Игроки отложили карты, – неловко играть при старшем по чину, а вошедший был штаб-офицер. Он обобрал сосульки с усов, поздоровался со всеми за руку и попросил подпоручика вызвать по телефону штаб дивизии.
– Ведь не идиотство ли? – говорил он, принимая от прапорщика стакан чаю: – в двух шагах ничего не видать – ни противнику, ни нам, одинаково. Нет! смена по уставу – ночью! Но как теперь ночью вести роты? Куда зайдешь? Нет! правило, видите ли, как можно! И вот довел-таки до ночи...
Он пересыпал свою речь крепкими словцами, но звучали они у него благодушно и забавно, и в смышленых серо-голубых глазах его не переставал играть юмористический огонек привычного балагура.
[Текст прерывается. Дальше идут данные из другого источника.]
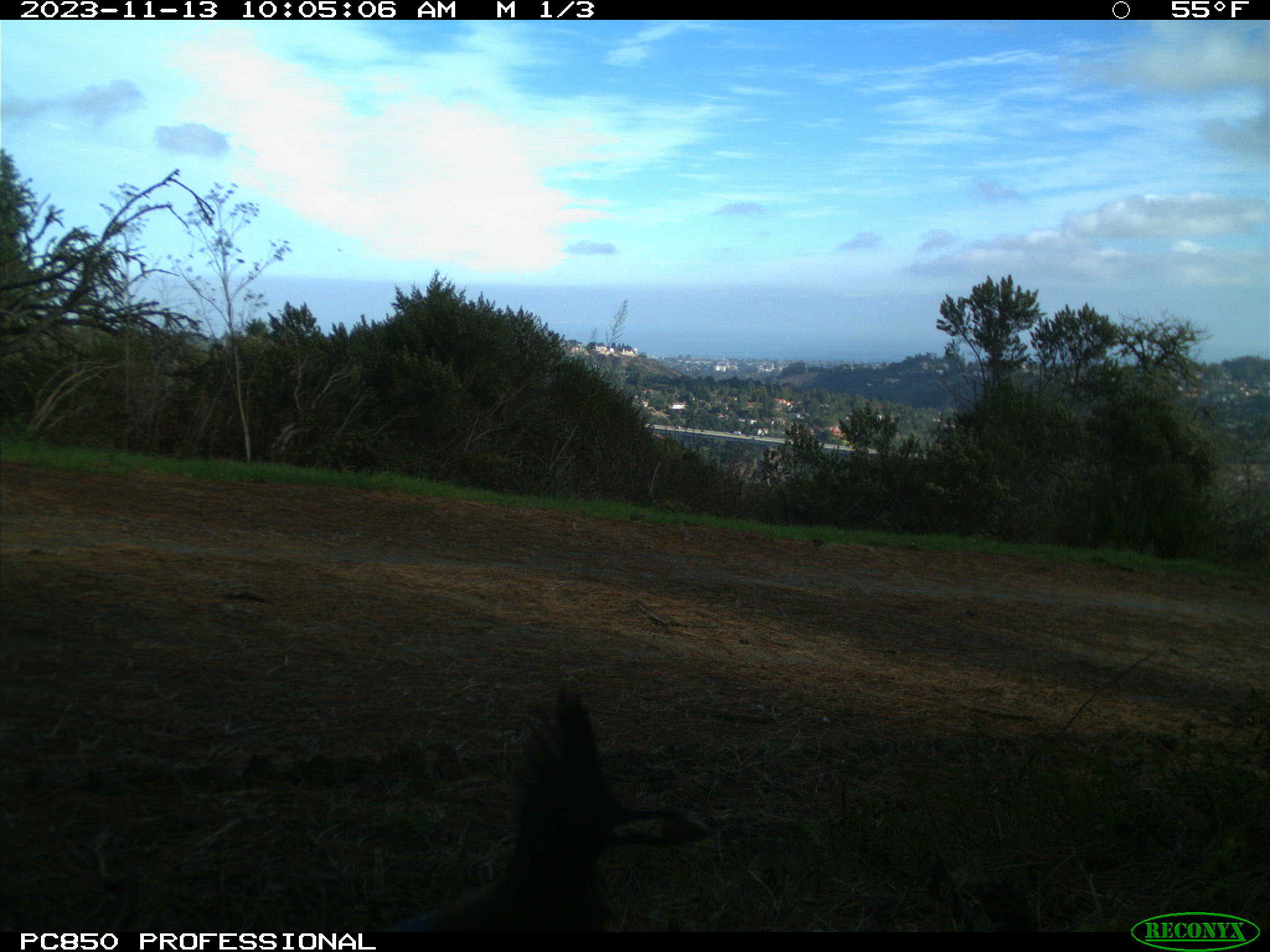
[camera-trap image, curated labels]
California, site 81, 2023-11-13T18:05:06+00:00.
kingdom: Animalia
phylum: Chordata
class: Aves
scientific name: Aves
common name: bird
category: unknown bird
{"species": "unknown bird (bird) (Aves)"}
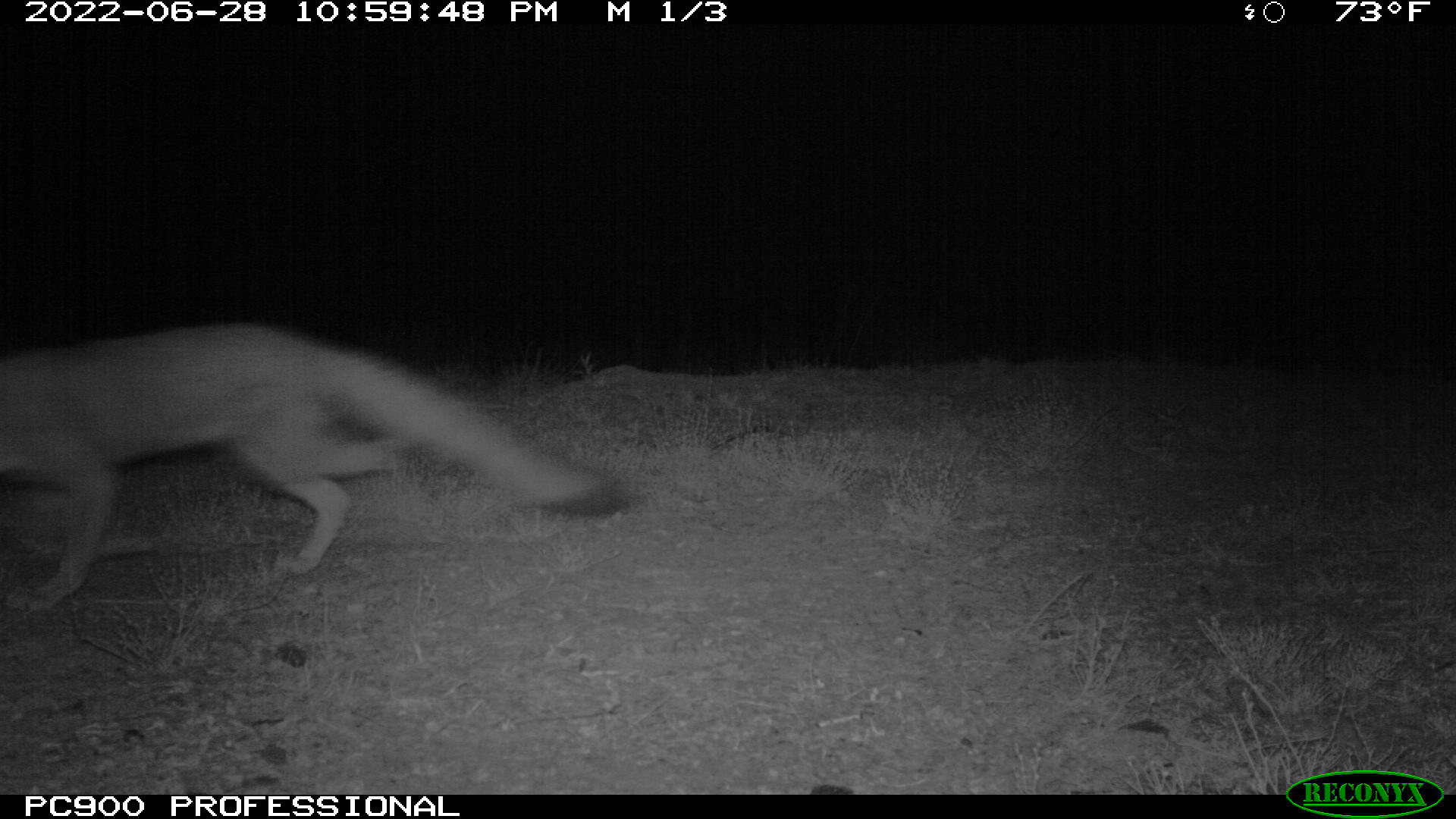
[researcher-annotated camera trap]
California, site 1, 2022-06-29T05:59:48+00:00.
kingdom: Animalia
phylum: Chordata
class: Mammalia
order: Carnivora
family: Canidae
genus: Urocyon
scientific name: Urocyon cinereoargenteus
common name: gray fox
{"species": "gray fox (Urocyon cinereoargenteus)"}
Так же весело и свободно он говорил и со штабом по телефону, хотя по временам отвечал кому-то почтительно:
– Слушаю, ваше п-ство...
Доктор Петропавловский вполголоса, чрезвычайно благожелательным тоном, сказал генералу:
– Значит, вам не к чему теперь в окопы... Вот, полковник, – обернулся он к веселому подполковнику: – уполномоченный нашего отряда... никак не удержим: дай не дай, в окопы еду...
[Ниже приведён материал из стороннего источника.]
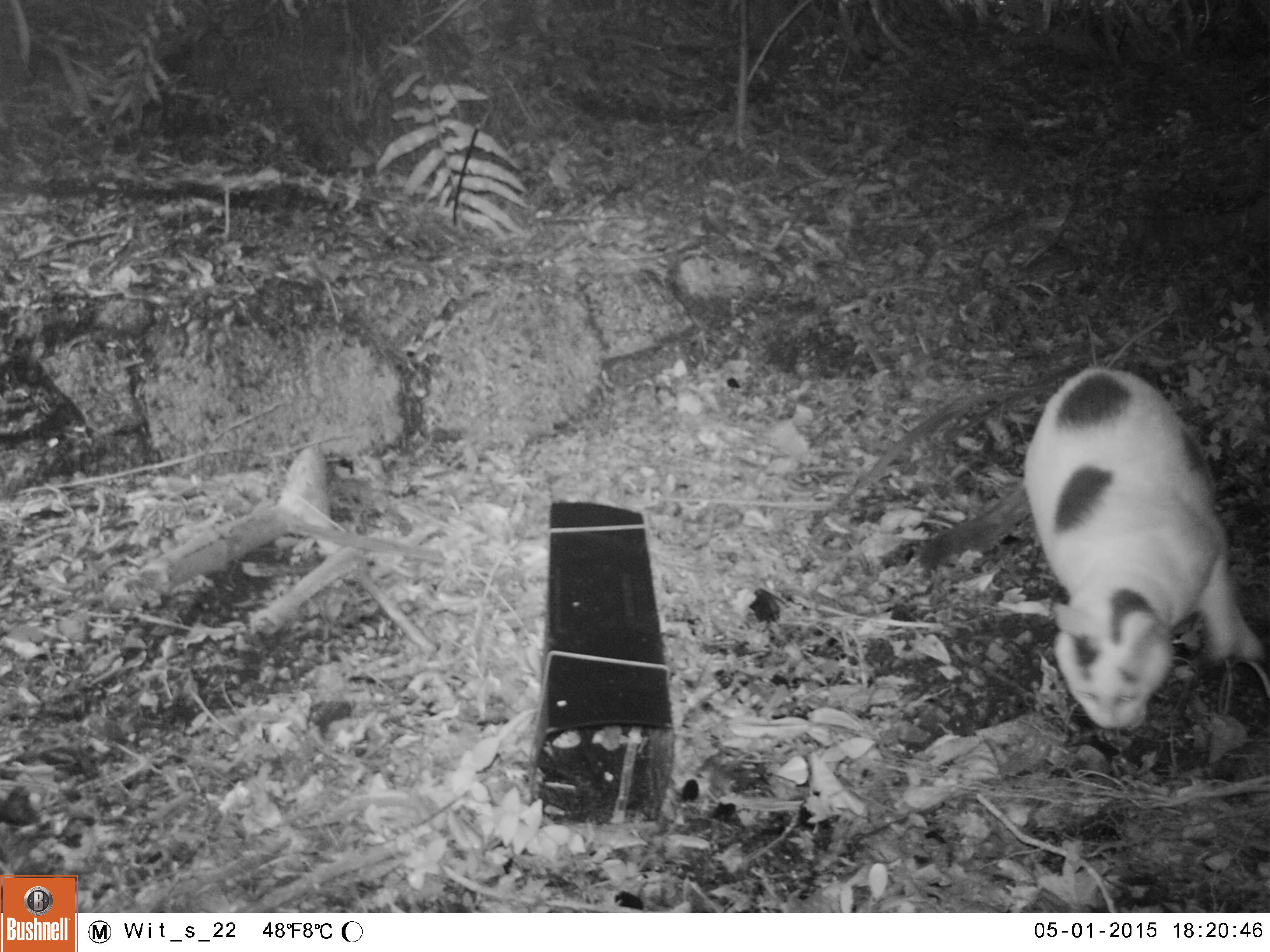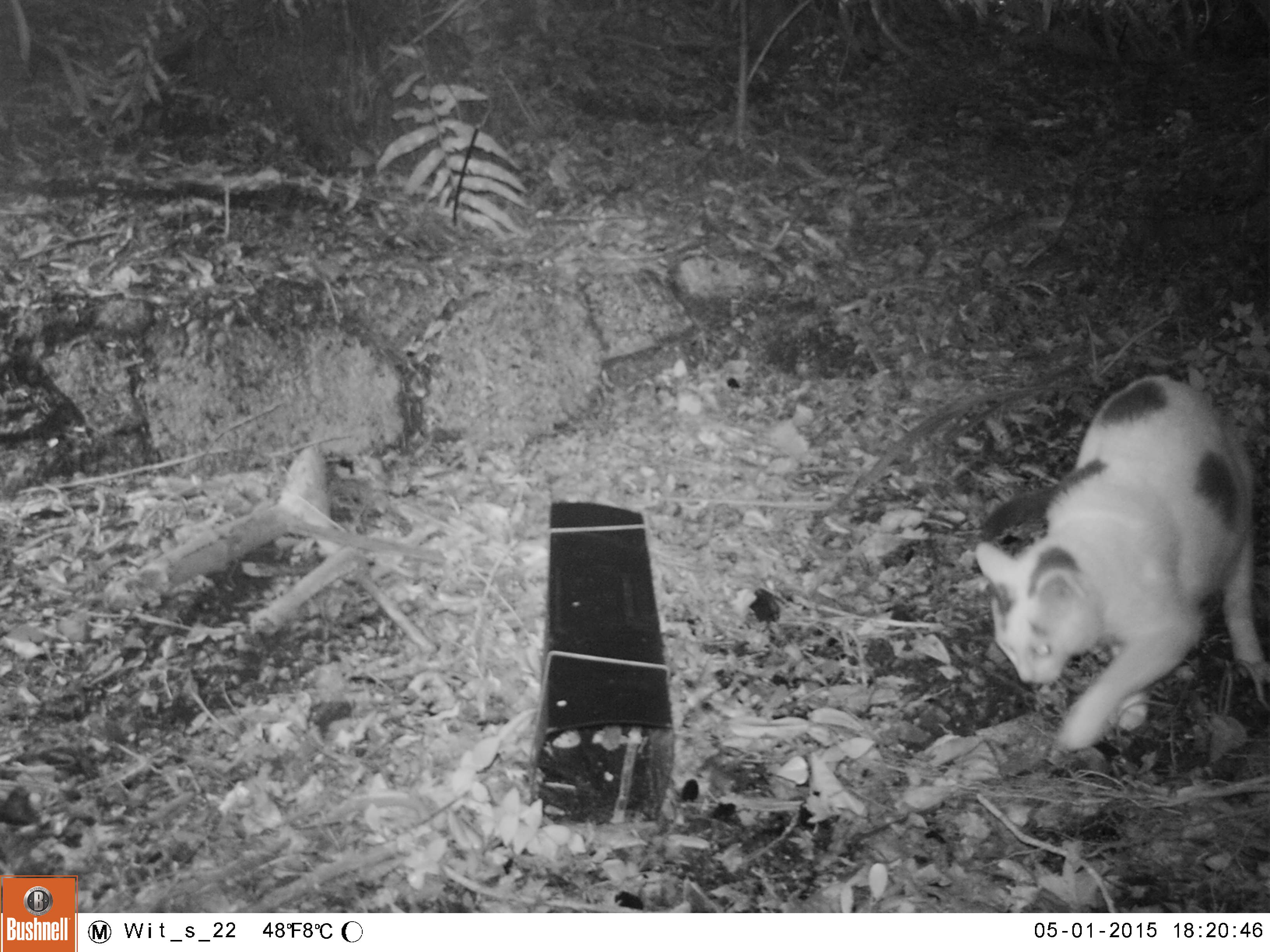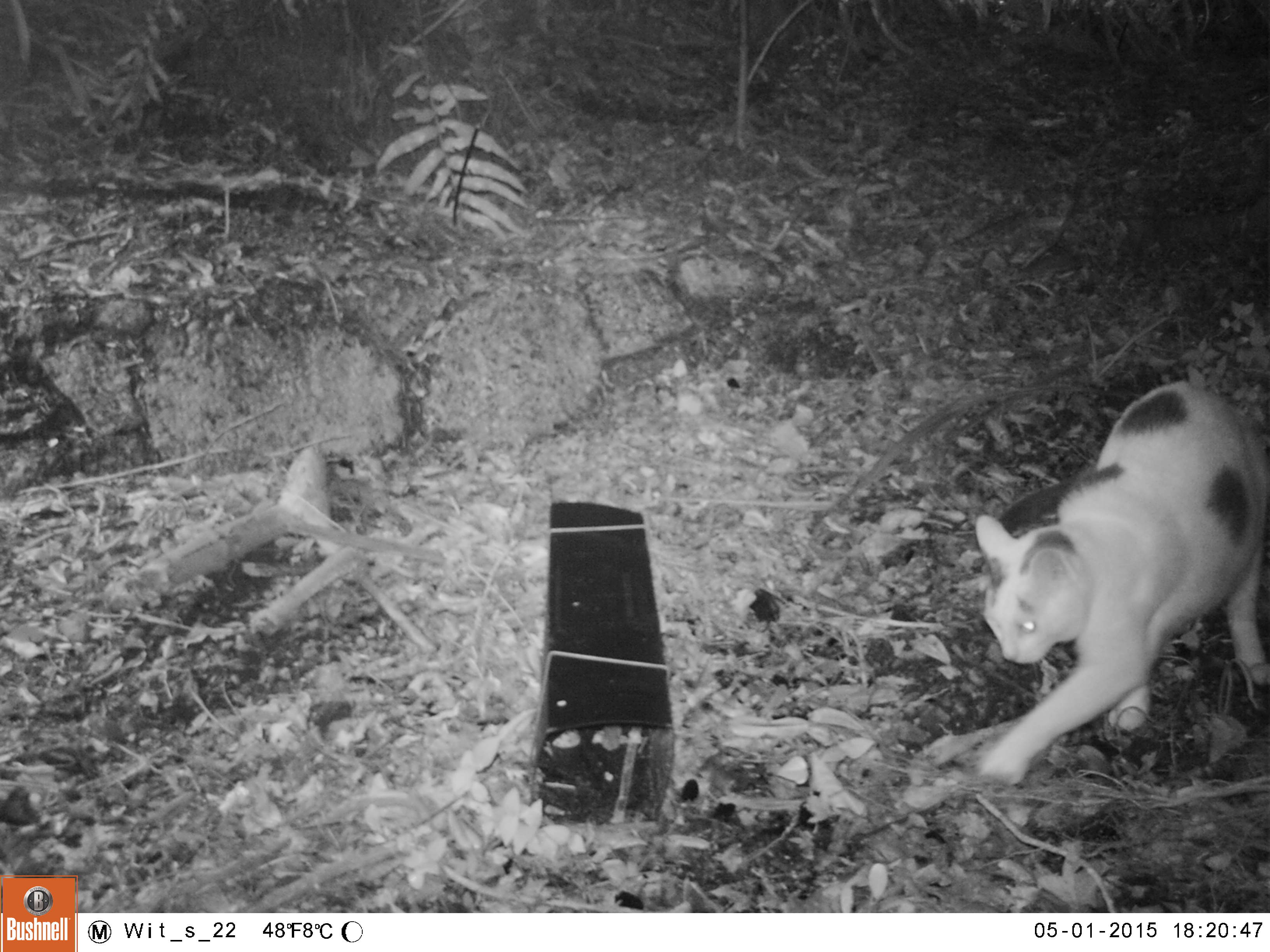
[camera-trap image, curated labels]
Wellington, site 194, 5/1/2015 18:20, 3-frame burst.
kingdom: Animalia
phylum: Chordata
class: Mammalia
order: Carnivora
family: Felidae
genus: Felis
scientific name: Felis catus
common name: cat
Cat (Felis catus).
– Пожалуй, сейчас оно любопытно, – сказал серьезно подполковник: – но смена, показать некому. Вы как-нибудь после приезжайте, милости просим...
– Видите ли, есть у него бутылка коньяку, – продолжал доктор, скашивая глаза на карман генераловой черкески.
– Дело не вредное...
– И вот он... не хотел бы везти ее обратно...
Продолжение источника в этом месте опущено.